Saturday, August 4, 2018

18th Sunday in Ordinary Time


Readings: Exodus 16:2-4, 12-15; Ephesians 4:17, 20-24; John 6:24-35

Homily preached at the 13th Annual Meeting of the Boston Colloquy in Historical Theology.

I am put in mind of our vocation
as historical theologians
when I hear of the Hebrews in today’s first reading,
given miraculous bread by the Lord
to sustain them on their desert journey,
bread that appears each morning
for them to gather before it vanishes,
bread that is identified in today’s Gospel
as a foreshadowing of Jesus Christ,
God’s incarnate Word,
the true bread that has come down from heaven.
“On seeing it, the Israelites asked one another, ‘What is this?’
for they did not know what it was.
But Moses told them,
‘This is the bread that the Lord has given you to eat.’”

The Word of God
has been spread abroad in human history.
It lies before us like miraculous bread,
the food of the kingdom upon which we will feast eternally,
waiting to be gathered so that it may nourish us
on our pilgrimage through that history
to the new Jerusalem.
We gather what has been spread abroad,
the supersubstantial bread of the Word,
finding it sometimes in the most unlikely places:
Christologies of mixture and early Christian dialogues,
the writings of James of Eltville and of Reginald Pole,
texts from St. Thomas and, yes, even Scotus.
We come across a previously unknown manuscript
or some long-ignored passage in Augustine
and we ask one another, “What is this?”
It is the bread that the Lord has given us to eat,
and not just us, but all of God’s pilgrim people.

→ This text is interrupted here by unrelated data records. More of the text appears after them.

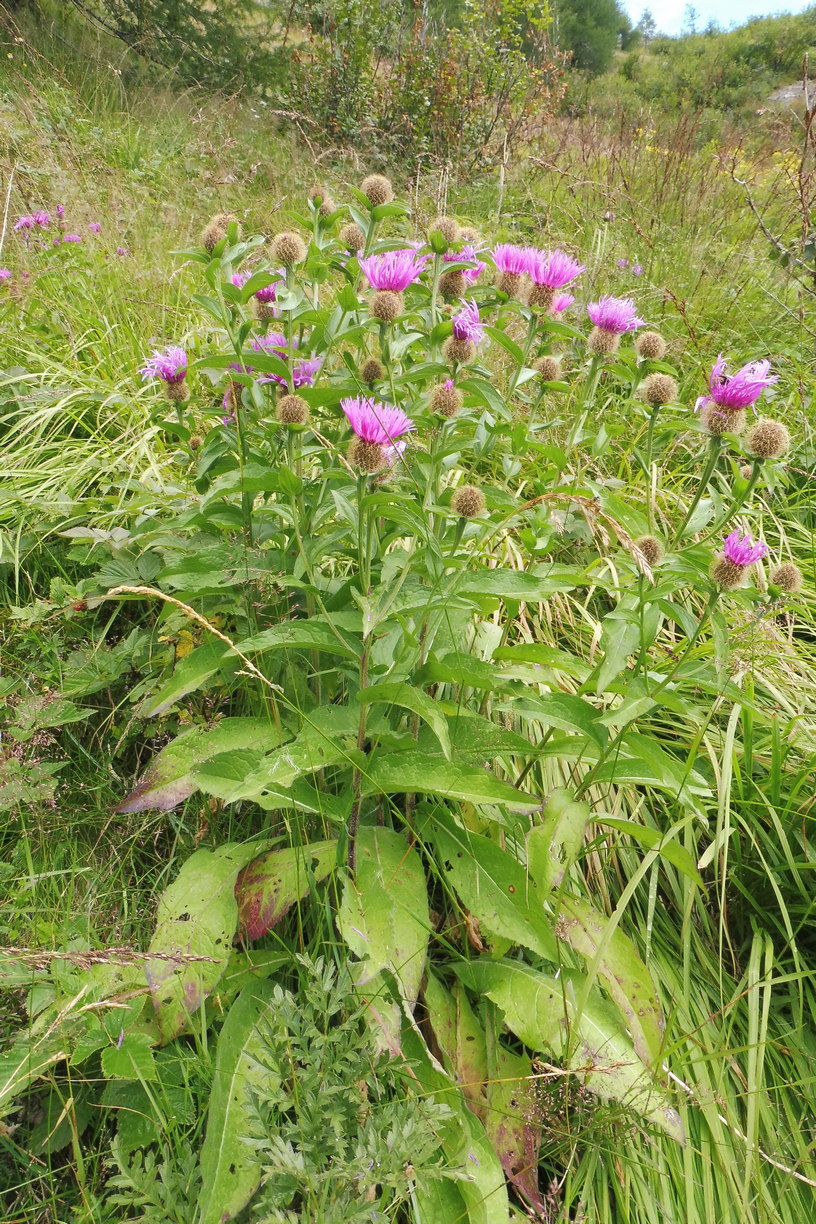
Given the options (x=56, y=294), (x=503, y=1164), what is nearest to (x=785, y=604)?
(x=503, y=1164)

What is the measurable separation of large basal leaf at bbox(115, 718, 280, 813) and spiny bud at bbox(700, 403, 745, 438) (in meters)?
1.11

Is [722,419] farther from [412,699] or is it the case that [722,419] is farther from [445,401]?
[412,699]

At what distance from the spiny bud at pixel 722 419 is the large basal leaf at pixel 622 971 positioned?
3.29 feet

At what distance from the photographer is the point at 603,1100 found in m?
1.35

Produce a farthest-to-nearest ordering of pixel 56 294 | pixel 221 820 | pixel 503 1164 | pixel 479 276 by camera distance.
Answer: pixel 56 294 < pixel 479 276 < pixel 221 820 < pixel 503 1164

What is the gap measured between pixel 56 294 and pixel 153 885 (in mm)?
2865

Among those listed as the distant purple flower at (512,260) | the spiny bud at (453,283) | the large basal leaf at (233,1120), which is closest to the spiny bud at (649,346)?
the distant purple flower at (512,260)

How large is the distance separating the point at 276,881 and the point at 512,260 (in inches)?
57.6

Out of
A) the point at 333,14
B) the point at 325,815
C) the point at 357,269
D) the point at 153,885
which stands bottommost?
the point at 153,885

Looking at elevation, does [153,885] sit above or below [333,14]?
below

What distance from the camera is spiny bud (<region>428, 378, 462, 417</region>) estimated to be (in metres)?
1.49

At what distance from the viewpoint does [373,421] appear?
1385mm

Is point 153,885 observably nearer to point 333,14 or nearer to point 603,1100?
point 603,1100

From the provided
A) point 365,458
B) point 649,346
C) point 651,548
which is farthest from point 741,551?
point 365,458
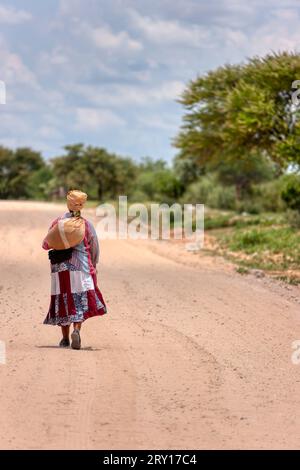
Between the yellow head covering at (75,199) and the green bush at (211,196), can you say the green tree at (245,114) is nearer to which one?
the green bush at (211,196)

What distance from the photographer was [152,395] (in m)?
8.51

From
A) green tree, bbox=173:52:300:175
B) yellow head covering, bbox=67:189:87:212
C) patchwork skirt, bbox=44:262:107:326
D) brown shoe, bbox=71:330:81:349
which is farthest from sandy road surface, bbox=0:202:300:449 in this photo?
green tree, bbox=173:52:300:175

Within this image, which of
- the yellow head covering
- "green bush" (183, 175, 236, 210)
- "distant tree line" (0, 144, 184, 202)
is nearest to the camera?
the yellow head covering

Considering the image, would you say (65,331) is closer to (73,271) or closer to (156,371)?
(73,271)

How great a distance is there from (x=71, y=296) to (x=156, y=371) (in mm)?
1559

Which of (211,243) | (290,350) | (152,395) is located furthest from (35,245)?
(152,395)

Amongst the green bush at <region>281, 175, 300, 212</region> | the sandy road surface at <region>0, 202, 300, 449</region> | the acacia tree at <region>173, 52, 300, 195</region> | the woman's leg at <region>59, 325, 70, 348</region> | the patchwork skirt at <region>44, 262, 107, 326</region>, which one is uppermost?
the acacia tree at <region>173, 52, 300, 195</region>

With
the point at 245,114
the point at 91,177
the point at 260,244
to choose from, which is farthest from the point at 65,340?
the point at 91,177

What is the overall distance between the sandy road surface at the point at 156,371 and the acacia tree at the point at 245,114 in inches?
675

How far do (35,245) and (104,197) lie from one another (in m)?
56.7

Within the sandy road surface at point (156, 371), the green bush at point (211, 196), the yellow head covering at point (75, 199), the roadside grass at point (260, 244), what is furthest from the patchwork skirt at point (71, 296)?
the green bush at point (211, 196)

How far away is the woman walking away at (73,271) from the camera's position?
10438 mm

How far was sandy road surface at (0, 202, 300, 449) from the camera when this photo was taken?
734 centimetres

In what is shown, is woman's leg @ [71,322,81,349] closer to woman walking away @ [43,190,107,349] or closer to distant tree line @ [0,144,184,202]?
woman walking away @ [43,190,107,349]
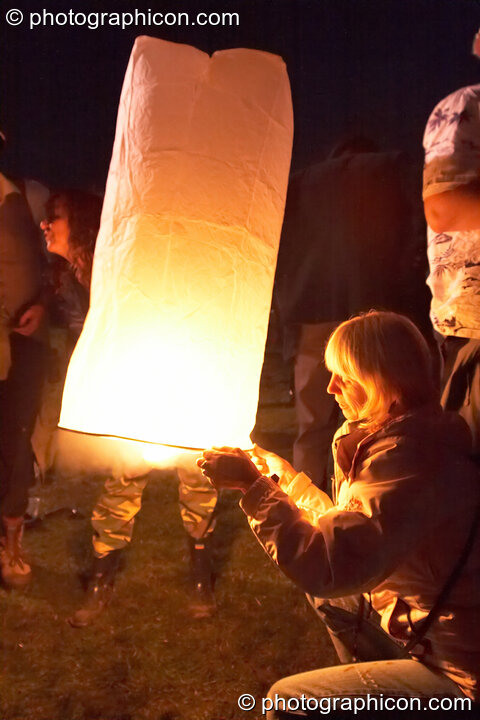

As we ply our craft, in archives and classrooms,
committee meetings and academic colloquies,
we should always bear in our hearts those words:
it is the bread that the Lord has given you to eat.
And even more we should bear in our hearts the words of Jesus:
“Do not work for food that perishes
but for the food that endures for eternal life,
which the Son of Man will give you….
I am the bread of life;
whoever comes to me will never hunger,
and whoever believes in me will never thirst.”

The bishop Theophylact, writing in the 11th century, said
“He is the bread not of this ordinary life,
but of a very different kind of life,
which death will never cut short.”
But the true mystery of the Word made flesh
is that the bread of extraordinary life
is given to us mortals in this ordinary life,
the ordinary time of human history.
We seek out the bread of deathless life
amidst the ambiguities of the past,
power-plays and human failings,
stumbling efforts at human holiness
and the sanctified stubbornness of saints.
The task of the historical theologian as theologian
is to gather the manna scattered on the shifting sands of time,
which do not provide the comforting stability of abstraction.
We seek the bread of life that death will never cut short
in a confrontation with thinkers
possessed of mentalities very different from our own,
but with the confidence that because
they too hungered for food that never perishes,
they too thirsted for the living water,
it is not impossible that we can hear
echoed in their words
the one Word of life.
The chasm imposed by historical distance
cannot separate us from these friends,
not because we have honed
our skills of historical imagination—
though I hope we have done that—
and not because we have labored
to acquire facility with dead languages—
though I hope we have done that—
and not because of we have toiled
to gain paleographical skills—
though I hope people other than me have done that—
but because we, like they,
have been given to eat of the bread of life.
They, like us, have hungered and thirsted,
and they, like us, have been fed by Christ
with the bread of angels
so that the one Word might sound in their words.
We gather their words with care,
for it is the bread that the Lord has given us to eat.